I'm currently trying to kinda just rebuild a functioning PHP framework/library environment from scratch, but with a very different philosophy than the big dogs. I'm focusing on building libraries that eschew kitchen sink approaches and designs that are meant for massive scaling and complex execution environments, in favor of simple solutions that work fine with less complexity in what I'm calling "human-scale" software, or "software permaculture".
Why would I do this? I've been weighing the balance between using say a big framework like Symfony vs rolling your own microframework made of small, digestible libraries.
The thing is that a line of code is more often a liability than an asset, and pulling in a massive kitchen sink library that might be hundreds of thousands of lines might not be smart depending on your goals.
If you want to make a site that works in 20 years, internalizing maintenance of a handful of 1k-LOC-ish libraries that are easy to reason about and work on might actually be better than getting stuck needing patch some 100k-LOC-ish framework for a decade.
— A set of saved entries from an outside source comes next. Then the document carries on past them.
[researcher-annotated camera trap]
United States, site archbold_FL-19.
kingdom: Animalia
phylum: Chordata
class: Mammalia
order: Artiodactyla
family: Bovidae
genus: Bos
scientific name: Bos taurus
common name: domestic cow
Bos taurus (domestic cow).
Conventional wisdom is that using a framework saves you writing code, but here's the thing: writing code isn't that hard. Writing maintainable code is hard, and what "maintainable" means changes a lot as the timescale you think at expands from quarterly reports to decades of institutional use.
If you commit to a full framework or massive CMS you're putting a LOT of trust in that project to govern and maintain itself, and if that stops you're hosed.
Similar to actual permaculture, this approach only works if you're staying put and patient. If you're farm-hopping every two years (i.e. changing job constantly) or need massive harvests fast (i.e. VC startup sprint mode), the monoculture makes sense (in that context anyway).
But if you're building institutional websites that need to be useful on timescales measured in decades? You shouldn't be building an industrial farm. You should be building a software food forest. Mature, productive, self-sustaining systems that get easier to maintain over time rather than harder.